El silencio se adueñó de nuevo de la isla, aunque no por demasiado tiempo. Sin previo aviso, el cosmos oscuro de Hipólita se liberó, proyectando cien mil Meteoros Negros contra el grupo de santos. Akasha frenó la mayoría, generando el mismo campo de fuerza de doce capas que usó para salvarlos en el aire. Una tras otra, las capas eran deshechas por miles y miles de ataques, hasta que no quedó ninguna entre Akasha y los restantes. Cien estelas negras llegaron a rozar el uniforme de la general, quien pese al escaso tiempo para reaccionar logró esquivar todos los golpes.

—Eres rápida —aprobó Hipólita, admirada.

—El uniforme es prestado, así que estoy obligada a cuidar de él —dijo Akasha. Miró hacia donde estaban los santos, cerciorándose de que no habían sido alcanzados—. ¿Hay algo más, cierto? Otra razón que desconocemos, que te impide volver.

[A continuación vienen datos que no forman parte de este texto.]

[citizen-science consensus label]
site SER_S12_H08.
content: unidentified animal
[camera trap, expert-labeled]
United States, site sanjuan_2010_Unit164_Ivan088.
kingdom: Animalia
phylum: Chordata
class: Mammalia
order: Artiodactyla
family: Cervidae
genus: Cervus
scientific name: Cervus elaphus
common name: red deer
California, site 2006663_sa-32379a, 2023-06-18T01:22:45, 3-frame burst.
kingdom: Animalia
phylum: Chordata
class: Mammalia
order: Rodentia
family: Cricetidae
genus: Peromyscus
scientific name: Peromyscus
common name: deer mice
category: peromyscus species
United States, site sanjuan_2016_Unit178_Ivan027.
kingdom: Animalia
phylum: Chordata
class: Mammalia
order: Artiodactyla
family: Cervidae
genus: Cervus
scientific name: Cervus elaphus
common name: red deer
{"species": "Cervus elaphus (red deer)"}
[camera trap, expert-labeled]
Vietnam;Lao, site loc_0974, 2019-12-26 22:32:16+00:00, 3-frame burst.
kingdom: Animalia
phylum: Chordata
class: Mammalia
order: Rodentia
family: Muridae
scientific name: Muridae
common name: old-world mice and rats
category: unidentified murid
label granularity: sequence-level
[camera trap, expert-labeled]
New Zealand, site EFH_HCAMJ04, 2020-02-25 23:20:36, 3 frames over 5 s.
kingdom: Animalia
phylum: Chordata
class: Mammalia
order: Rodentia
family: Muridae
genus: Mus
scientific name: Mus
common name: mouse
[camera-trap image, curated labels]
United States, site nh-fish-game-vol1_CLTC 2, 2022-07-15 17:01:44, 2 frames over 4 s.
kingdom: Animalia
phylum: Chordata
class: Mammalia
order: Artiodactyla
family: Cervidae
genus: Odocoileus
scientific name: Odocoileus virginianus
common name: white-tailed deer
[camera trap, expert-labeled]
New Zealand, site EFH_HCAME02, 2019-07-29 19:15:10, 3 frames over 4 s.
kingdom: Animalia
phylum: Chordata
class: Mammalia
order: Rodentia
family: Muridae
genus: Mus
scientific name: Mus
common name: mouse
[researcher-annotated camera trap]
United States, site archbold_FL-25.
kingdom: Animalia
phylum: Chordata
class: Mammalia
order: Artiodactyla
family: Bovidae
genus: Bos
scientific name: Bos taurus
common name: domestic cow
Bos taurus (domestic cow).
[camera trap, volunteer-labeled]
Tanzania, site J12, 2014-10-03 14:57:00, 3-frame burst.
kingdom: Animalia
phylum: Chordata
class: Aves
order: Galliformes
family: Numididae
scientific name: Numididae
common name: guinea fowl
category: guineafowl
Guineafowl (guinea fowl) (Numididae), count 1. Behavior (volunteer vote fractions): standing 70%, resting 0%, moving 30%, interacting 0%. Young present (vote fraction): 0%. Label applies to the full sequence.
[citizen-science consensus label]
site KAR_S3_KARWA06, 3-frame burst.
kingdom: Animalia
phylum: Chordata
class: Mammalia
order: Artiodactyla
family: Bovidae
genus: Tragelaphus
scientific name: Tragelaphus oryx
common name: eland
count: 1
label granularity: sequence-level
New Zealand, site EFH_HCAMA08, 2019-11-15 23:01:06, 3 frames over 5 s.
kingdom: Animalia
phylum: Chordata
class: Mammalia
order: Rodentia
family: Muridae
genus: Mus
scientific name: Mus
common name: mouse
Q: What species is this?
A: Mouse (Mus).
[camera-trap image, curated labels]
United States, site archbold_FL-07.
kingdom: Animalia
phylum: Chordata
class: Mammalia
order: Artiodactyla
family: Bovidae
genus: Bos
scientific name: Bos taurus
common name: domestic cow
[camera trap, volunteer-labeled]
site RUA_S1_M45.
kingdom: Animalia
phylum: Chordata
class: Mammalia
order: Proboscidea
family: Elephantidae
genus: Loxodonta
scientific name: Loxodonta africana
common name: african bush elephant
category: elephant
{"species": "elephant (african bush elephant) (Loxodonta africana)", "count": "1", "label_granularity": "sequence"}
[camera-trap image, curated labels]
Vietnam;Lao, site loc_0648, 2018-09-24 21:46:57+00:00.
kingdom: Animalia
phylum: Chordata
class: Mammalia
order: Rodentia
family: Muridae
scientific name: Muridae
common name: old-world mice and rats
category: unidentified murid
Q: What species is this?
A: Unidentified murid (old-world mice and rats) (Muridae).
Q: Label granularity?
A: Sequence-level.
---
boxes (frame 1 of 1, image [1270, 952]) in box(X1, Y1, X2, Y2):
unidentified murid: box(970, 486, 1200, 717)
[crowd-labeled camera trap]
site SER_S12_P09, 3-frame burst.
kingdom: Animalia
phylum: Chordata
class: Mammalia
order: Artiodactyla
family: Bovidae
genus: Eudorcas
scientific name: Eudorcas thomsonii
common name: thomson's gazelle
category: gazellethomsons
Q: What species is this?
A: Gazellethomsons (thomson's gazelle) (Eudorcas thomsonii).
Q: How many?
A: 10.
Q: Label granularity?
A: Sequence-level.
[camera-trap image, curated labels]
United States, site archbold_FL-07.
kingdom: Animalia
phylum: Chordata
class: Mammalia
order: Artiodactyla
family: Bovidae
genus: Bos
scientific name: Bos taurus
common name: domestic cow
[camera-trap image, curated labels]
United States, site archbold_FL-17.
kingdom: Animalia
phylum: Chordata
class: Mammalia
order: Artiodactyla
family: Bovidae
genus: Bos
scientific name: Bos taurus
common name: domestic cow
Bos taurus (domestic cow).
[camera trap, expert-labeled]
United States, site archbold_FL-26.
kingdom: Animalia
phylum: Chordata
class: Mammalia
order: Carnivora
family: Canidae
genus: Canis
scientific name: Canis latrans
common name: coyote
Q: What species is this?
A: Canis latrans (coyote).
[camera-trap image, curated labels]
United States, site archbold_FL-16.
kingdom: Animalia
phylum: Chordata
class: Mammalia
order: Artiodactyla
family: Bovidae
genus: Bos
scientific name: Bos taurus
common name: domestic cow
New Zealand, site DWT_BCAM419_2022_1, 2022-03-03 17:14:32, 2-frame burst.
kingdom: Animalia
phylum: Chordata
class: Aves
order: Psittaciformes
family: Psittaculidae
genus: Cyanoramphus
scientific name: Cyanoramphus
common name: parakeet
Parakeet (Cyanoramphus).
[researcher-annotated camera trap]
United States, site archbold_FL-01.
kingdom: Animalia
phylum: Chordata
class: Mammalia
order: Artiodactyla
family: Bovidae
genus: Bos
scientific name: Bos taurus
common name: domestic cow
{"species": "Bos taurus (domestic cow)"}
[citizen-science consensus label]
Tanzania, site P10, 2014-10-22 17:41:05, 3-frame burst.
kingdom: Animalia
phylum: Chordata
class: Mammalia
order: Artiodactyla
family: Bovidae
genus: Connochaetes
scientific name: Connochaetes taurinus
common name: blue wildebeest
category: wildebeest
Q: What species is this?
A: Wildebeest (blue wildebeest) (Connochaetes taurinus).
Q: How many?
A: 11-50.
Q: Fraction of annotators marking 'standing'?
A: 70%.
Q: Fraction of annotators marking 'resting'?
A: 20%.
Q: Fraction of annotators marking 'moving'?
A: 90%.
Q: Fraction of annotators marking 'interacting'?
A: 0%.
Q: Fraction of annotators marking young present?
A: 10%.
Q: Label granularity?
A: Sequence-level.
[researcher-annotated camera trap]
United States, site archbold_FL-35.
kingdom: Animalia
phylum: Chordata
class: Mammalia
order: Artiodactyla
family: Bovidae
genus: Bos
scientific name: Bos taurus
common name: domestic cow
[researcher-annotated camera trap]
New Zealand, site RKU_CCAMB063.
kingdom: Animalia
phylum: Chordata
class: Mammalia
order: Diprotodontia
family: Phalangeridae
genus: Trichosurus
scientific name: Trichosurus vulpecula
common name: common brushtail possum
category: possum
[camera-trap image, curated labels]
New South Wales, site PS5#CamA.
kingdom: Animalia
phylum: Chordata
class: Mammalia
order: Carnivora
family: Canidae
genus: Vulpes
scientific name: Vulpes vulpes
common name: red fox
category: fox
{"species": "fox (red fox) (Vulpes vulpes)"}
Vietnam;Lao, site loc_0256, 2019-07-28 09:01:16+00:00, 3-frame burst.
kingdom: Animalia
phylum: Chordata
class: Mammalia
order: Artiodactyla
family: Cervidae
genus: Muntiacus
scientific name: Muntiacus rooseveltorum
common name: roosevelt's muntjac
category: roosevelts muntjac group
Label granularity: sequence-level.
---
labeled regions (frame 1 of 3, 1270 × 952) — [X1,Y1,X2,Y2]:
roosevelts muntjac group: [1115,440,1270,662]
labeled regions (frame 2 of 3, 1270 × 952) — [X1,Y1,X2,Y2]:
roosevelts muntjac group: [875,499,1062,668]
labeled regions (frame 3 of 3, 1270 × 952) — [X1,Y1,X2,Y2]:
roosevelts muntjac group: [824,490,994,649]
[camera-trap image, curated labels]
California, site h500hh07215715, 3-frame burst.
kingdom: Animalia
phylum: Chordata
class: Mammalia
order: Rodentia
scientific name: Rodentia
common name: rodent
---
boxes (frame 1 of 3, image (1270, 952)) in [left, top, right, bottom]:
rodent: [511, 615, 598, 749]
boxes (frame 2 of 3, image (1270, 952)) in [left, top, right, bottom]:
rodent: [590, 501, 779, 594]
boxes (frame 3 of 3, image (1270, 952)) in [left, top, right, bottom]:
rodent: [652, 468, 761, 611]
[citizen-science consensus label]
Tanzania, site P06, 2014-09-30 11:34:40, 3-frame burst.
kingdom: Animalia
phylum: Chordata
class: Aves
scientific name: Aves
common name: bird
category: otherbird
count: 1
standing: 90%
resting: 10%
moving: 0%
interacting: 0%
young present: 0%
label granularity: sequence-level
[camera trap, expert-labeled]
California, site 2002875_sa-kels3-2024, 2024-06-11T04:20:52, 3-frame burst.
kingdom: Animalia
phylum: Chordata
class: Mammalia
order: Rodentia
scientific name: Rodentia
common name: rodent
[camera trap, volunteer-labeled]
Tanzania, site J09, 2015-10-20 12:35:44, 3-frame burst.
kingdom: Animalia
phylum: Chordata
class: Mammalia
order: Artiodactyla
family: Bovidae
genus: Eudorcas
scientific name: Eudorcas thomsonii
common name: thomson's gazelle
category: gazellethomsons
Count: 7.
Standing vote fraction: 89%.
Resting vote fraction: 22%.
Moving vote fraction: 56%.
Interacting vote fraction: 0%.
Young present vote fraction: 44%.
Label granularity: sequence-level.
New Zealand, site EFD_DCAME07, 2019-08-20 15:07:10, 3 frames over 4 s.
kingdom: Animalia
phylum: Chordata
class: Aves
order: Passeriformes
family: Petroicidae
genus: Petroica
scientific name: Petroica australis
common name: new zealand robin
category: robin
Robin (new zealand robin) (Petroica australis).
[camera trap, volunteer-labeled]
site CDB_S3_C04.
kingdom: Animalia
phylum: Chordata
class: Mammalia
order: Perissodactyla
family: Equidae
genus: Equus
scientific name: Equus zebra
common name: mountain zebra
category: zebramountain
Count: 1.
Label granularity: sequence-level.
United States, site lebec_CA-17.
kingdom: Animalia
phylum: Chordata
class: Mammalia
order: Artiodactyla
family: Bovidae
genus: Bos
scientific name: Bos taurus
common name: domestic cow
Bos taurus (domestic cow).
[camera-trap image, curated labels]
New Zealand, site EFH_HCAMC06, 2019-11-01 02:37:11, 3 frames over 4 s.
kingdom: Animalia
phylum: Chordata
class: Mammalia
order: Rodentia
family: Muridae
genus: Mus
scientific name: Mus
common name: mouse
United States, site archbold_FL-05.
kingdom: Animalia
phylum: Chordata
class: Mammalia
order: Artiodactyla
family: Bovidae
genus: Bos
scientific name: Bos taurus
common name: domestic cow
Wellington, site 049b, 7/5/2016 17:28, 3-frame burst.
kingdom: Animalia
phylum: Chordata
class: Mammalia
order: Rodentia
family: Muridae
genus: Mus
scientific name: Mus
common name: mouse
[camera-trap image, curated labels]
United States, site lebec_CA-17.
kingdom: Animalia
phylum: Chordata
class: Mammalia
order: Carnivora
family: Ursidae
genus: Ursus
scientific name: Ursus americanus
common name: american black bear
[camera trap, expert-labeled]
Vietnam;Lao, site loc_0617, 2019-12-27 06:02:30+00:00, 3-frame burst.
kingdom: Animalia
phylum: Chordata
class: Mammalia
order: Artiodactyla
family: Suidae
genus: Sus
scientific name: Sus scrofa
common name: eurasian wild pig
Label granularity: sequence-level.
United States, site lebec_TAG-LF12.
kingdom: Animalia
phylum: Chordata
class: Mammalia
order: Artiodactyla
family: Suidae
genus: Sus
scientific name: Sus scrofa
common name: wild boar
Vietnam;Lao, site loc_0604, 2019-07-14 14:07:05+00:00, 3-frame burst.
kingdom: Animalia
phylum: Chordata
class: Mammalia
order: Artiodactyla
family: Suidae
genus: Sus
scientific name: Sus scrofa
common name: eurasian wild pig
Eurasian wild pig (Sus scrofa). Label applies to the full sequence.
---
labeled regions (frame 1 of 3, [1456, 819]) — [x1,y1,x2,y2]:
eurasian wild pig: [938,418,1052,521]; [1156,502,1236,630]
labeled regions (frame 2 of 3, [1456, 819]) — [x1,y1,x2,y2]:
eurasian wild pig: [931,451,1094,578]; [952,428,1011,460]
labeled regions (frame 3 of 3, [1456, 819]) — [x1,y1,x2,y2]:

—No sé si tienes el poder de un santo de oro, pero sin duda eres digna de serlo —dijo Hipólita, ignorando la pregunta—. Si nos hubiéramos conocido doce años atrás, tal vez las cosas serían distintas… Sin embargo, no tiene sentido hablar de lo que no puede cambiarse, ¿verdad? Sirvo a Atenea como Hipólita de Águila Negro y lo seguiré haciendo hasta el día de mi muerte.

—Entiendo. —Al oír los pasos de sus compañeros, Akasha extendió el brazo, indicándoles que se detuvieran—. Regresarás al Santuario bajo mi cuidado. Allí podrás exponer tu caso al Sumo Sacerdote. Sea lo que sea, debe tener solución. ¿Preparada?

—Preparada.

La escena se repitió por tercera vez: Meteoros Negros borrando las doce capas de la barrera que Akasha desplegaba. No obstante, en aquella ocasión varios de los haces oscuros impactaron en el suelo. La cuarta capa no había sido borrada cuando un manto de oscuridad se extendió bajo los pies de la santa de Virgo, devorándola en el espacio de un instante. Luego, antes de que Makoto y los demás tuvieran tiempo de hacer algo, la oscuridad se deshizo en volutas de sombra, revelando nada más que un suelo congelado. No había ni rastro del cosmos de Akasha.

—Nací preparada —dijo Hipólita, sonriendo a los santos de plata—. Cuando termine con vosotros, cachorros, podré enfrentarme a vuestra ama en un uno contra uno.

Aún más veloz de lo que había sido en el aire, Hipólita embistió a Hugin, atravesándole el pecho con la mano extendida. Alrededor de aquel hueco empezaron a caer fragmentos del manto de plata, pero no sangre, ni una gota.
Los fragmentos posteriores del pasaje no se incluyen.